## Consignes de l'exercice
1. Extrayez de l'article sur les négociations commerciales le passage situé entre «La veille, Mme» et «la première ministre.», ces deux bornes comprises.
2. Écrivez la suite de l'article sur les négociations commerciales à partir de sa dernière phrase.

## Extrait fourni

Le chef du Parti québécois (PQ), Paul St-Pierre Plamondon, accuse la première ministre, Christine Fréchette, de ne pas avoir suffisamment défendu les intérêts du Québec dans les négociations commerciales entre le Canada et les États-Unis.

«On a une preuve supplémentaire qu’en ce moment, malheureusement, le Québec a choisi la voie d’être spectateur au lieu d’être debout pour nos entreprises et nos intérêts, et ce n’est pas une posture normale», dénonce-t-il lors d’une conférence de presse à Montréal, jeudi, dans le but de présenter une candidature.

La veille, Mme Fréchette a dit qu’elle «n’a pas eu de réponse à ses questions» au sortir d’une rencontre virtuelle entre le premier ministre du Canada, Mark Carney, et ses homologues provinciaux.

«Est-ce que ce que [M. Carney] va me donner comme information demain, peut-être après-demain, ça va me rassurer ? Ça reste à voir», a ajouté la première ministre.

Lors de la rencontre, M. Carney aurait demandé aux provinces de remettre l’alcool américain en vente sur leurs tablettes, selon les premiers ministres de la Nouvelle-Écosse et la Saskatchewan. Mais Mme Fréchette a refusé de prendre cet engagement avant d’avoir une connaissance plus profonde des modalités de l’entente.

## Fiches de données
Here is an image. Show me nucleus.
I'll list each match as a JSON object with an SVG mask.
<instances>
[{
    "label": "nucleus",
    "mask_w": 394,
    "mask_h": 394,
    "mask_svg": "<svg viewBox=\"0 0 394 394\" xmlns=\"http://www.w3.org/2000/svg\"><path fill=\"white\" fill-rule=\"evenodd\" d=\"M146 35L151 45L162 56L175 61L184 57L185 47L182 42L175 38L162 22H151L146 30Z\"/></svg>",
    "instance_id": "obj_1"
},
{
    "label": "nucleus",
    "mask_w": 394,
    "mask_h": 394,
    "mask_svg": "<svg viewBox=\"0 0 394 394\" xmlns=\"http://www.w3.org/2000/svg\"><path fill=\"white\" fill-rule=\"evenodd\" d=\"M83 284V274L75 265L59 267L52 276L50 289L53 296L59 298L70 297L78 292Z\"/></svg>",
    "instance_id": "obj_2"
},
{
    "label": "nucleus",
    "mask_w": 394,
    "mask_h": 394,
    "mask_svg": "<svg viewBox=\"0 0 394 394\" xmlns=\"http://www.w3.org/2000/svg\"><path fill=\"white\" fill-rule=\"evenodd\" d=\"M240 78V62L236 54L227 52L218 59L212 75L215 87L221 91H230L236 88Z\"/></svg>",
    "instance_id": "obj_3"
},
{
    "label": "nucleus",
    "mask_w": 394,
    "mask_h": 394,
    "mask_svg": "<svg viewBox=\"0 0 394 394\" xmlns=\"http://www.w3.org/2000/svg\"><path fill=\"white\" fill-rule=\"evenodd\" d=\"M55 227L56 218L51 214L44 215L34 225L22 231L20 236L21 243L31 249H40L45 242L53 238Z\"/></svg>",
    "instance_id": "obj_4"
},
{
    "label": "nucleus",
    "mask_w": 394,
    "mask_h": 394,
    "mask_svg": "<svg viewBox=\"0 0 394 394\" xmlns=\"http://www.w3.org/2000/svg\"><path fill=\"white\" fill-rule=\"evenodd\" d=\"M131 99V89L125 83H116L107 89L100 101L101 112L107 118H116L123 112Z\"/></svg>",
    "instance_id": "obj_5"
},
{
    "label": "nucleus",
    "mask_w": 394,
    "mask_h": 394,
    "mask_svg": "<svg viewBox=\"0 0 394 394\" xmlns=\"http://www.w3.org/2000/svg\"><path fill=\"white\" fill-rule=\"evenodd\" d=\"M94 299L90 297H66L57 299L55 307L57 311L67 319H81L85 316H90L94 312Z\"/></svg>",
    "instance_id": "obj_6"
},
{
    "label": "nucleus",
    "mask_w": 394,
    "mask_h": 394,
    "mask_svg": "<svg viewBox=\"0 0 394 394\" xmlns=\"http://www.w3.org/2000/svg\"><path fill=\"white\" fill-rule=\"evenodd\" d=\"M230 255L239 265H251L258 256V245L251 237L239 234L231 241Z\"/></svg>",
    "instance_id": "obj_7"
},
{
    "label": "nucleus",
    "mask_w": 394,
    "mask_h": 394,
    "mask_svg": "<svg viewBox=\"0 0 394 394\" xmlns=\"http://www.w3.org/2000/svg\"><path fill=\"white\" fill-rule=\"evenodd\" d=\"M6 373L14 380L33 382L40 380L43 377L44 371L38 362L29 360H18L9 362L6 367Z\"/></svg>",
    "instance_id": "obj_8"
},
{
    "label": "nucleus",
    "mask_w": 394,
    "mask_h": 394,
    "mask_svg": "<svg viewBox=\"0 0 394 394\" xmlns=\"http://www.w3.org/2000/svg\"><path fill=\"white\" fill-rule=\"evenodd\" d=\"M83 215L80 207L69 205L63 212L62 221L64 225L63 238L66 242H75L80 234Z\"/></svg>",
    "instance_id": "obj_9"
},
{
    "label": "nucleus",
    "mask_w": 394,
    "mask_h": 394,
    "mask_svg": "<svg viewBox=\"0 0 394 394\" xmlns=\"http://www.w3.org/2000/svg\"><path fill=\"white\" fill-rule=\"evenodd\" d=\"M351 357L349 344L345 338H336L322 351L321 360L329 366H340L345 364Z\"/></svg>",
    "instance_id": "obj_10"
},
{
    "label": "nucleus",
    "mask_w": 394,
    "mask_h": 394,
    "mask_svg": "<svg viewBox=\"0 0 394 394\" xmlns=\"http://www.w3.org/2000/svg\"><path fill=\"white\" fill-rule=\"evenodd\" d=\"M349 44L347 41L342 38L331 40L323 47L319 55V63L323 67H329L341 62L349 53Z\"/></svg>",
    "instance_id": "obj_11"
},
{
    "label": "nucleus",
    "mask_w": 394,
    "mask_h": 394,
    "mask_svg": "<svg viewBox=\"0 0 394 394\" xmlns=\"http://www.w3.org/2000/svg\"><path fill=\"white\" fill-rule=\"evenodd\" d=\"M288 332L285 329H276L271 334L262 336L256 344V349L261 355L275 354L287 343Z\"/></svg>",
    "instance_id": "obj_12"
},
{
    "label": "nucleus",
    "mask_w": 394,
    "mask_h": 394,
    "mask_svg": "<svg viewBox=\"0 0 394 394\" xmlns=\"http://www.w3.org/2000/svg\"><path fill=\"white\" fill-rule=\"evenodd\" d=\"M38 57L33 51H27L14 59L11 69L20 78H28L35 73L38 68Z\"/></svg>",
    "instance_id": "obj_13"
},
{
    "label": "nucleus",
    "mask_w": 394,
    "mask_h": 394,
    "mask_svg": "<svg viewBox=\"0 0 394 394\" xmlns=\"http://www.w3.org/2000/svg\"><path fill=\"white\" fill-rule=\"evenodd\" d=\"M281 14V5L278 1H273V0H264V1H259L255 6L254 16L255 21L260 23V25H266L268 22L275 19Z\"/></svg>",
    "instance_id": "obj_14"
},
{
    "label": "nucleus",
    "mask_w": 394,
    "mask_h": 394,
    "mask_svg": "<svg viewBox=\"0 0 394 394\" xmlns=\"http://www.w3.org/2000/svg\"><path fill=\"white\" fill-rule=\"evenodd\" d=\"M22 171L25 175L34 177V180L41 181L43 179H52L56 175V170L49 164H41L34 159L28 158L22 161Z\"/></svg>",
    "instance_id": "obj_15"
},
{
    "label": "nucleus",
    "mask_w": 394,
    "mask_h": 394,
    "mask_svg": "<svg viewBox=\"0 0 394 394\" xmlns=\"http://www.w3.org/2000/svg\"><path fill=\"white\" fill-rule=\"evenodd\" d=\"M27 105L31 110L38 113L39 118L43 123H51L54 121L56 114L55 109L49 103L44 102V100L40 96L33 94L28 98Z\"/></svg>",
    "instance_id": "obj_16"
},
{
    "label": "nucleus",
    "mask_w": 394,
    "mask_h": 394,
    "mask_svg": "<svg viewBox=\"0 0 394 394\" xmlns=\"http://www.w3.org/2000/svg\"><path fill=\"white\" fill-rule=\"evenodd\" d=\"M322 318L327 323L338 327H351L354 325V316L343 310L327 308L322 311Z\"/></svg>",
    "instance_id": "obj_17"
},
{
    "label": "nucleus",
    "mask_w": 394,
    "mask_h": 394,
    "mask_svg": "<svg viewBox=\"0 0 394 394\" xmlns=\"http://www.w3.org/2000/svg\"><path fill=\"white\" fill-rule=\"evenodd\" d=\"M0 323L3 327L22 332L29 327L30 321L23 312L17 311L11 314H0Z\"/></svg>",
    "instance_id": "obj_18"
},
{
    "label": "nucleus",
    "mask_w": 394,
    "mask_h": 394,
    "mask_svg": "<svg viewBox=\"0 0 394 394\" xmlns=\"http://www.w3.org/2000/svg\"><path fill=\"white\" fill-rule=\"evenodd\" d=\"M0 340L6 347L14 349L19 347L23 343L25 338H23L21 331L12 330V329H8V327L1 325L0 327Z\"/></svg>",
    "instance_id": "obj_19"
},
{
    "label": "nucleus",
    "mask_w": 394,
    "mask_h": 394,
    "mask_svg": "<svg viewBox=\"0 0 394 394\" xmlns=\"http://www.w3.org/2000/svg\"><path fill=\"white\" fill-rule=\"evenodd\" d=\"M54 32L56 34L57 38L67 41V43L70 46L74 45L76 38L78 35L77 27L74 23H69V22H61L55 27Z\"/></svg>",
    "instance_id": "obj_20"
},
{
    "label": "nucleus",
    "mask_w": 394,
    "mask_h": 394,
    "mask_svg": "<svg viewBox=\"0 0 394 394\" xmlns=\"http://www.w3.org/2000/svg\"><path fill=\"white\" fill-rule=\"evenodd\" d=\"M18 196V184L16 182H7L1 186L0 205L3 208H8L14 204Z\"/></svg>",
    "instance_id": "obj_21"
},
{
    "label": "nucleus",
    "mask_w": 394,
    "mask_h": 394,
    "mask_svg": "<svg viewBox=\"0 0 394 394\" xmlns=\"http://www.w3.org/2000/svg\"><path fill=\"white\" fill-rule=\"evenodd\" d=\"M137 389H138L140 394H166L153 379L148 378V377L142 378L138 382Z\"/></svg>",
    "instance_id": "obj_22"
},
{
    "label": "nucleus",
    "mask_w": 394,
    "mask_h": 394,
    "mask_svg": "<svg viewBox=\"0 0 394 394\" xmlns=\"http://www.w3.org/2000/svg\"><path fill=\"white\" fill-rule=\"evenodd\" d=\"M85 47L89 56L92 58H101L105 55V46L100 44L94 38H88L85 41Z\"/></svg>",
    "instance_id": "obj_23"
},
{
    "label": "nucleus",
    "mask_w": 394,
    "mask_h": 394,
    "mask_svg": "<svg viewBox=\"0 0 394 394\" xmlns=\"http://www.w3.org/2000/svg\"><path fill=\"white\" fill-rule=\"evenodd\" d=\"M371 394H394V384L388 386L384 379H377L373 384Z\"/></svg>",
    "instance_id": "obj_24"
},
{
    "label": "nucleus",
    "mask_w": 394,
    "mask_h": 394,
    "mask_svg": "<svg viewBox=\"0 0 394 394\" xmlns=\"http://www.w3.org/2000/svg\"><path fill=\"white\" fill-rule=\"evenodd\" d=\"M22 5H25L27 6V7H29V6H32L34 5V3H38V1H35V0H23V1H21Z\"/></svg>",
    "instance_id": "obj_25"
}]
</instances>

## Vos réponses écrites
1.
La veille, Mme Fréchette a dit qu’elle «n’a pas eu de réponse à ses questions» au sortir d’une rencontre virtuelle entre le premier ministre du Canada, Mark Carney, et ses homologues provinciaux.

«Est-ce que ce que [M. Carney] va me donner comme information demain, peut-être après-demain, ça va me rassurer ? Ça reste à voir», a ajouté la première ministre.

2.
À maintes reprises dans les derniers jours, la première ministre a répété qu’elle estimait qu’il y avait des «lignes rouges» à ne pas franchir du côté d’Ottawa. On parle ici de la gestion de l’offre ainsi que de la protection de la culture québécoise et du français.

M. St-Pierre Plamondon voit dans la réponse de la première ministre une démonstration que le gouvernement caquiste ne fait que «tirer sur le jupon» du gouvernement fédéral.

L’approche du gouvernement Fréchette alimente l’incertitude économique, selon lui. «Cette incertitude vient du fait que le gouvernement du Québec n’a en fait aucune information sur ce qui se négocie alors que ce sont nos intérêts, nos champs de compétences

Un gouvernement péquiste serait plus «affirmatif» dans la défense des intérêts de la province, avance M. St-Pierre Plamondon.

«À ceux qui diront : “c’est impossible : vous rêvez en couleur”, regardez ce que l’Alberta fait. Regardez ce que l’Ontario fait. (…) Même l’île du Prince-Édouard a fait mieux que nous autre

Le PQ recrute la procureure de la commission Gallant

Au cours de la conférence, le chef péquiste a confirmé la candidature de l’avocate Marie-Claude Sarrazin, la procureure de la commission Gallant, qui s’est penchée sur les déboires du projet SAAQclic.

M. St-Pierre Plamondon a présenté cette candidature comme un atout pour éviter les dérapages des projets du gouvernement.

«Vous aurez compris de mon discours sur le parcours de Mme Sarrazin qu’elle aura un impact important dans une mission qu’on s’est donnée, c’est celle de la lutte au gaspillage et du changement de la manière de dépenser les fonds publics», répond-il.

Le chef péquiste raconte qu’il connaissait Mme Sarrazin depuis leur cégep. La candidate, pour sa part, affirme être engagée dans la cause souverainiste depuis sa jeunesse.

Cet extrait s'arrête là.